--- Begin TASK INPUTS ---
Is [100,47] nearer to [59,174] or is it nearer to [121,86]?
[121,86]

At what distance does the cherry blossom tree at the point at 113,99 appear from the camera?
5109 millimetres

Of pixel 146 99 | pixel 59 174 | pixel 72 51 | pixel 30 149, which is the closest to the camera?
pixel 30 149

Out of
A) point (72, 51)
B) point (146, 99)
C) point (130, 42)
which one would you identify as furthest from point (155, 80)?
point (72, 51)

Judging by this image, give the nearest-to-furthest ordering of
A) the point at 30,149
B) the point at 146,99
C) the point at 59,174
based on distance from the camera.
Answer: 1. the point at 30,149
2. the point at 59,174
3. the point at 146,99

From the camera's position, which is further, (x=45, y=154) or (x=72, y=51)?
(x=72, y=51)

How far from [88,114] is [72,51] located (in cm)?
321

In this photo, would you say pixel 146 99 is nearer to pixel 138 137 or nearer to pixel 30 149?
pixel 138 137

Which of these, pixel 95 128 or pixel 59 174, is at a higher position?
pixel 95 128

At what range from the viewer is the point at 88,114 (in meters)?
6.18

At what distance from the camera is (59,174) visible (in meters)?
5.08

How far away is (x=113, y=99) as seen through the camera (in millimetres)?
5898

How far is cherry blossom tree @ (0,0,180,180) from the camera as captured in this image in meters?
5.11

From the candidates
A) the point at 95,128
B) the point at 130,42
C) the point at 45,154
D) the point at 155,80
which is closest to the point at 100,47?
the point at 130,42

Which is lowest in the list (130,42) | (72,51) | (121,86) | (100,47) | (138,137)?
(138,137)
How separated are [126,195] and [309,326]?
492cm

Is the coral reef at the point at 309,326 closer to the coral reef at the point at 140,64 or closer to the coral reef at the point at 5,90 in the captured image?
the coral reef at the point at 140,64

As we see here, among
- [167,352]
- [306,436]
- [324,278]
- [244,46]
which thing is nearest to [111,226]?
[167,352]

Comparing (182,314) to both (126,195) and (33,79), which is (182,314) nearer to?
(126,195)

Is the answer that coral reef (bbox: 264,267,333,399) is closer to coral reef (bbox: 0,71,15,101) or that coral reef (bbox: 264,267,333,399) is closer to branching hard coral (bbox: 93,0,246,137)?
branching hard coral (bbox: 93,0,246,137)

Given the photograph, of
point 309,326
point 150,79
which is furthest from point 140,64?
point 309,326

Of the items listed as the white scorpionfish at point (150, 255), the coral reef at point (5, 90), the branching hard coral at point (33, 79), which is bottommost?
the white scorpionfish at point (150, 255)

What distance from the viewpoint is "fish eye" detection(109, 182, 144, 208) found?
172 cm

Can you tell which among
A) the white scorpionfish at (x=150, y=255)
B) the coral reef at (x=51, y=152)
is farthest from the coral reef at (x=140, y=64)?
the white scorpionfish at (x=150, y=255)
--- End TASK INPUTS ---
Give the entries once more, exactly as they appear.

FINAL ANSWER ->
Is [100,47] nearer to [59,174] or is it nearer to [121,86]?
[121,86]

At what distance does the cherry blossom tree at the point at 113,99 appear from the camera?
5109 millimetres

Of pixel 146 99 | pixel 59 174 | pixel 72 51 | pixel 30 149, which is the closest to the camera?
pixel 30 149

Out of
A) point (72, 51)
B) point (146, 99)
C) point (130, 42)
which one would you identify as furthest from point (155, 80)?
point (72, 51)

Judging by this image, give the nearest-to-furthest ordering of
A) the point at 30,149
B) the point at 146,99
C) the point at 59,174
based on distance from the camera.
Answer: 1. the point at 30,149
2. the point at 59,174
3. the point at 146,99

From the camera's position, which is further, (x=45, y=154) or (x=72, y=51)?
(x=72, y=51)

How far from [88,114] is [72,51] located (in cm)?
321

In this photo, would you say pixel 146 99 is nearer to pixel 138 137 or nearer to pixel 30 149?
pixel 138 137

Which of these, pixel 95 128 or pixel 59 174, is at a higher position?
pixel 95 128

At what range from the viewer is the point at 88,114 (in meters)?
6.18

At what distance from the camera is (59,174) visible (in meters)?
5.08

How far away is (x=113, y=99) as seen through the camera (in millimetres)?
5898

How far is cherry blossom tree @ (0,0,180,180) from the camera as captured in this image in meters?
5.11

From the candidates
A) the point at 95,128
B) the point at 130,42
C) the point at 45,154
D) the point at 155,80
which is closest to the point at 100,47?
the point at 130,42

Which is lowest in the list (130,42) | (72,51) | (121,86) | (100,47) | (138,137)?
(138,137)
How separated are [126,195] and [309,326]?
492cm

Is the coral reef at the point at 309,326 closer to the coral reef at the point at 140,64 or closer to the coral reef at the point at 5,90 in the captured image?
the coral reef at the point at 140,64

As we see here, among
- [167,352]
- [306,436]
- [324,278]
- [244,46]
which thing is nearest to [111,226]?
[167,352]

Comparing (182,314) to both (126,195) and (33,79), which is (182,314) nearer to?
(126,195)

Is the answer that coral reef (bbox: 264,267,333,399) is closer to coral reef (bbox: 0,71,15,101) or that coral reef (bbox: 264,267,333,399) is closer to branching hard coral (bbox: 93,0,246,137)?
branching hard coral (bbox: 93,0,246,137)

Given the photograph, of
point 309,326
point 150,79
which is furthest from point 140,64?
point 309,326

Of the items listed as the white scorpionfish at point (150, 255), the coral reef at point (5, 90), the branching hard coral at point (33, 79), which is bottommost?
the white scorpionfish at point (150, 255)

What distance from the viewpoint is "fish eye" detection(109, 182, 144, 208) found?
172 cm

Can you tell which among
A) the white scorpionfish at (x=150, y=255)
B) the coral reef at (x=51, y=152)
is farthest from the coral reef at (x=140, y=64)?
the white scorpionfish at (x=150, y=255)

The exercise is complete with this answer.